Yes, there’s a brief window of linguistic inconsistency after a merge, where the source content has changed but translations haven’t caught up yet. For most projects, that’s completely fine. And it’s short-lived: within a minute of the merge, CI picks up the change and opens a translation PR with fresh output.
At first, someone on the team reviews and merges that translation PR. This is the phase where you build confidence in the results and iterate on your L10N.md context files to get the tone and terminology right. Over time, as you trust the output, you can skip the PR step entirely and have translations pushed straight to main, making the whole process invisible.
Because Glossia validates its own output (syntax checks, preserve-token verification, and any custom commands you’ve configured), the translations have already passed quality gates before they reach you.

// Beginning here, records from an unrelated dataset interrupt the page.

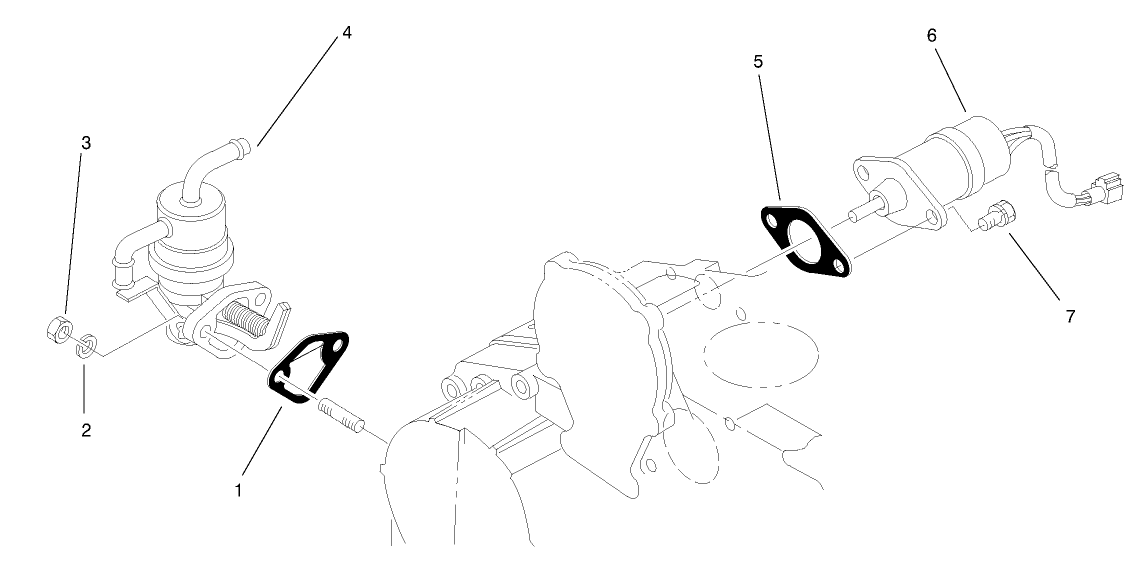 4
3
2
1
5
6
7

What’s next: turning human reviews into linguistic memory
Today, when a reviewer catches a translation issue and fixes it manually, that knowledge lives only in the git diff. The next time Glossia translates a similar phrase, it has no way to know about the correction.
We want to change that. We’re exploring how to turn human reviews on translation PRs into linguistic memory that Glossia can apply to future translations. The idea is simple: if a reviewer changes “click here” to “tap here” in a mobile context, Glossia should learn that preference and apply it going forward.
This isn’t about building a traditional translation memory database. It’s about capturing the feedback loop that already exists in pull request reviews and feeding it back into the translation context. The corrections are already happening in your repository. We just need to make them stick.
We’re still figuring out the right shape for this, but the direction is clear: every human review should make future translations better, automatically.
Get started
If you want to set this up for your project, install Glossia and initialize your config:
mise use github:glossia/glossia
glossia init
Configure your source files and target languages in L10N.md, add a translation job to your CI pipeline, and set your API key as a secret. From that point on, every push to main will keep your translations in sync.